If you have to chase a guy for a first date, you've essentially done his work for him. If a guy really wants to date you, he'll ask you out. You already know based on what you wrote: if a guy isn't keep in touch after a date he's not that interested.

 

Don't waste another second with this guy. He's just not that into you, even though he IS an opportunist and had fun and made out with you. If he didn't suggest a time and place for the 2nd date, it's probably not going to happen.

 

Just want to update this thread: I did suggest a meeting with this guy and he actually agreed happily and we had a great first date. He showed much interest throughout and kept extending the date and the whole thing ended in us making out, which was completely unexpected. We also planned another date for next week.
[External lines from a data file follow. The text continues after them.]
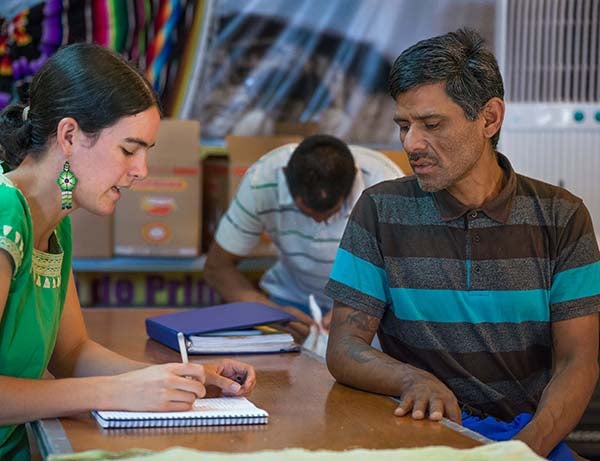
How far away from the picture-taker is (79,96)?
1751mm

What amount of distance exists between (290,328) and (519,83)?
180cm

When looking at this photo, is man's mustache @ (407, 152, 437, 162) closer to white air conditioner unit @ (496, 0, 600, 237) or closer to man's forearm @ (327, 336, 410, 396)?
man's forearm @ (327, 336, 410, 396)

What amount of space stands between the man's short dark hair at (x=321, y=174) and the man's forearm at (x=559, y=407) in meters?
1.30

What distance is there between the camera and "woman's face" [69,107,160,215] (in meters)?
1.76

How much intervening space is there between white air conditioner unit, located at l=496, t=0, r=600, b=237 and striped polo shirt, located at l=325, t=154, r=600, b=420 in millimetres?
2048

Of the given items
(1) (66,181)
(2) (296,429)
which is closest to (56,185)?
(1) (66,181)

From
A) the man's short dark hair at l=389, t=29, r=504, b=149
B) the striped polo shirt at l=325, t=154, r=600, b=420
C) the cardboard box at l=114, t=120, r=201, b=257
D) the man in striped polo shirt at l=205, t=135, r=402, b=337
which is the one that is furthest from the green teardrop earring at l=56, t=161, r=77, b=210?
the cardboard box at l=114, t=120, r=201, b=257

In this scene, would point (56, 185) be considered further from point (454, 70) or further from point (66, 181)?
point (454, 70)

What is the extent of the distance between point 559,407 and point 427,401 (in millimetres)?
327

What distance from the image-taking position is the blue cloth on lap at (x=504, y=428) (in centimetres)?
189

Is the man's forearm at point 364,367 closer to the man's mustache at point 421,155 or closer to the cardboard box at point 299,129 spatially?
the man's mustache at point 421,155

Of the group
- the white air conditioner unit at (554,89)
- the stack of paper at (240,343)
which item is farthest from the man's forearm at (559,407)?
the white air conditioner unit at (554,89)

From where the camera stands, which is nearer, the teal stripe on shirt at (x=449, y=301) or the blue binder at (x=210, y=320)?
the teal stripe on shirt at (x=449, y=301)

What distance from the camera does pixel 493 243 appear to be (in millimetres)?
2082
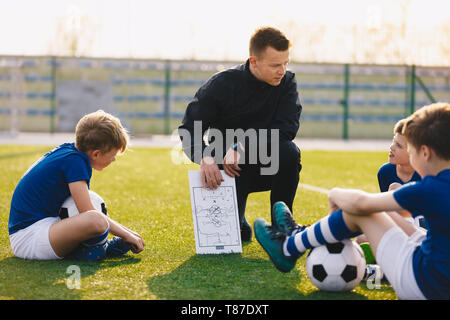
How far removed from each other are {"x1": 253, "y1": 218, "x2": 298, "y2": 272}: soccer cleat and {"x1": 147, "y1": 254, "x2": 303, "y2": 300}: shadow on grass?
11 centimetres

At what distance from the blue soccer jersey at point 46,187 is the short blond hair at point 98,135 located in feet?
0.22

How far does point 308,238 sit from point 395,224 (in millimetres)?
407

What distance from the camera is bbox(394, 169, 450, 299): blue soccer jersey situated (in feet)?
7.22

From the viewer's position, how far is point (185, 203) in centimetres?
578

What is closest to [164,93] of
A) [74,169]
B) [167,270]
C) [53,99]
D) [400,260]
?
[53,99]

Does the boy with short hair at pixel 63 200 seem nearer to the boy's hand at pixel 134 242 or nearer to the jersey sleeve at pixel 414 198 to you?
the boy's hand at pixel 134 242

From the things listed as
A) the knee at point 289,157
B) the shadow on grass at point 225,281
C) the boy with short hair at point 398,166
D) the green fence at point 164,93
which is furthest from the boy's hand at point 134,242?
the green fence at point 164,93

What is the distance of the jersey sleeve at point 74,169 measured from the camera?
3090 millimetres

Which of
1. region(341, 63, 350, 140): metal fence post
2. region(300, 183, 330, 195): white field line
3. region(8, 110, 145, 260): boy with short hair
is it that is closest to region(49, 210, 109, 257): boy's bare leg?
region(8, 110, 145, 260): boy with short hair

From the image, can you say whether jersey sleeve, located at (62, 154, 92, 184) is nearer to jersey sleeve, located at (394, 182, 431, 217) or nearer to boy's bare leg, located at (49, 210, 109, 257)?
boy's bare leg, located at (49, 210, 109, 257)

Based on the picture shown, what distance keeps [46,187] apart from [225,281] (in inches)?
45.2

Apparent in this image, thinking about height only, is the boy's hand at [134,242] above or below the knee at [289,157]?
below

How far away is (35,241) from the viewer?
318 centimetres

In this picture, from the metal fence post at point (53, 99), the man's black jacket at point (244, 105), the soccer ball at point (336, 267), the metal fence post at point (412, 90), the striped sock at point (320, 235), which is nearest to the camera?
the striped sock at point (320, 235)
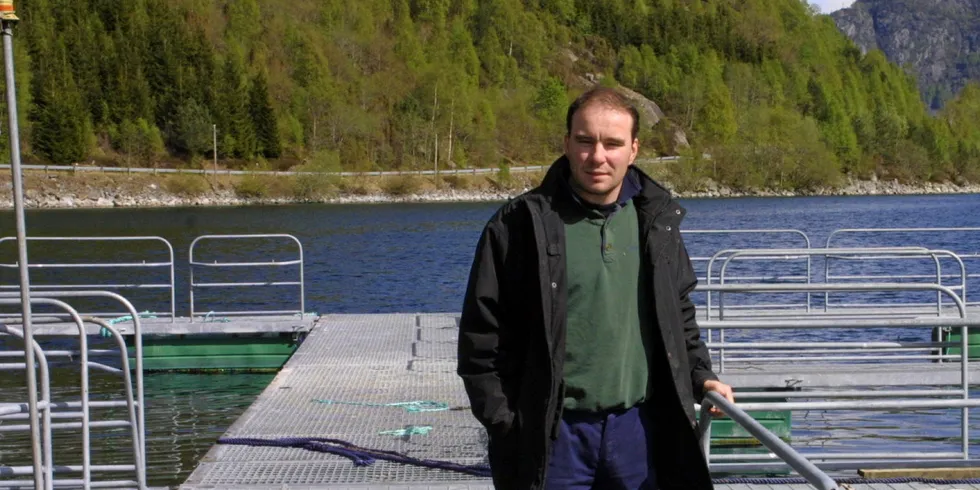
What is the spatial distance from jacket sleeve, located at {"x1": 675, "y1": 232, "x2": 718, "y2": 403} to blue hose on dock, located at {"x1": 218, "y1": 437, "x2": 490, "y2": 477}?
11.2ft

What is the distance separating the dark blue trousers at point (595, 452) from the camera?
366 cm

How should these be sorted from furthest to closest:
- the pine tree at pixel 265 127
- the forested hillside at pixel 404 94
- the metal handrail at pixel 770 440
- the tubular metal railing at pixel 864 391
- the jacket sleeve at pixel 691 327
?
the pine tree at pixel 265 127 → the forested hillside at pixel 404 94 → the tubular metal railing at pixel 864 391 → the jacket sleeve at pixel 691 327 → the metal handrail at pixel 770 440

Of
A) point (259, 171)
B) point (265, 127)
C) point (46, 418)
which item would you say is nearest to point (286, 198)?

Turned out that he's pretty smooth, which kind worries me to a certain degree. However, I haven't heard much from him since the date except a quick/brief email exchange on a team's performance that we are both following. Based on my previous experience, if a guy is not all over you or keeping in touch after a date, he's not that interested. So the whole situation remains to be seen but I'm prepared for the possibility that nothing comes out of this. Judging from how I was the one who suggested meeting, etc., though, it seems to me that this guy doesn't take much initiative when it comes to dating, so I'm not sure if he's waiting for me to initiate contact or make a move, etc....
  • Author
Posted

Haha the funny thing is in the end when I mentioned how we can finally stop all those super long emails, he was like, "yeah now you have my phone number..." I found that pretty odd - most guys would say something like, "Yeah I'll text/call you..." but to him it seems like the girl has to take initiatives, like "you have my phone number now so call me..."

Posted

How frustrating.

 

And is he following through on plans for the music festival it did he not mention it?

 

What has he planned in order to see you?

 

Did he take you out on the date? Did he pay?

  • Author
Posted

Yes the music festival was actually the second date we planned for next week. For the first date we just met somewhere for lunch (which he paid the entire bill) and then he suggested that we should go take a walk somewhere so we went to a park nearby and walked around a little bit. And in the end when we were hugging goodbye he kissed me and that dragged the whole date a bit longer. He seemed really bold, smooth, and sexually assertive, like someone who knows what he's doing pretty well ... so I'm not sure if he's playing games with me. Anyway, I think I always get attached too easily especially when I met someone I'm interested in, but if the feelings aren't mutual I can move on. It just seems to me during the date that this was mutual, though.